* [Texto do documento]

Lynn chegou em 2016, arregaçou as mangas e construiu um negócio. O fogo de outubro de 2017 resumiu tudo a cinzas. É a vez dela fazer uma pequena faísca para acender um cigarro e para nos contar que ficou tudo um "quadro" negro. Foi preciso voltar a reerguer o trabalho de quase dois anos. É o que ainda está a fazer.
"Tinha um projeto na cabeça. Novas formas de produção de alimentos. Muito a fazer pelo consumo de alimentos vindos da florestas e Portugal em termos de clima e de espécies é um local bem melhor que a Holanda, o meu país. Em segundo lugar, as pessoas não são muito ricas, há ainda muitos terrenos disponíveis, o que faz com que sejam baratos quando comparados com qualquer outro sítio da Europa", diz.
Semeou em Portela de Cerdeira em Arganil o seu projeto de vida.

* [Material fornecido]
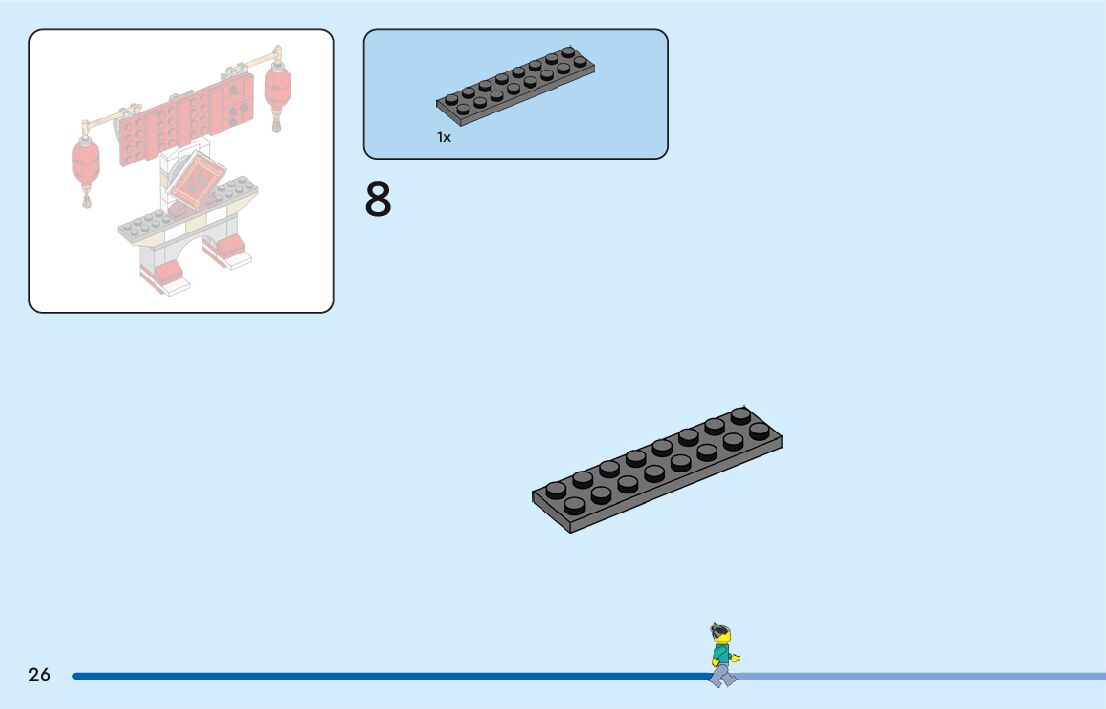 1x

8

26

* [Objetivo do exercício]
Prossiga o texto sobre o projeto de Lynn em Arganil a partir da sua última frase.

* [Resposta do exercício]
Criou as infraestruturas: sistema de rega, plantações e planeou cursos de agricultura moderna e sustentável. Estava tudo pronto, mas desapareceu tudo a 15 de outubro de 2017.
Tiago Cerveira, realizador do "Wildlings" afirma que Lynn é apenas uma das seis histórias que estão ser contadas no projeto, que em português significa "selvagens": aqueles que vieram repovoar o interior abandonado pelos portugueses. Trata-se de um convite para investir no interior do país. Quem lá estava e que viveu os incêndios de outubro, a quem ardeu a vida profissional, não baixou os braços e merece, para o realizador, ser reforçada essa mensagem.
O projeto conta também com a participação do webdesigner Rodrigo Oliveira. Oriundos da região, afirmam que são precisas pessoas, na Serra do Açor e em qualquer interior de Portugal: portugueses ou estrangeiros.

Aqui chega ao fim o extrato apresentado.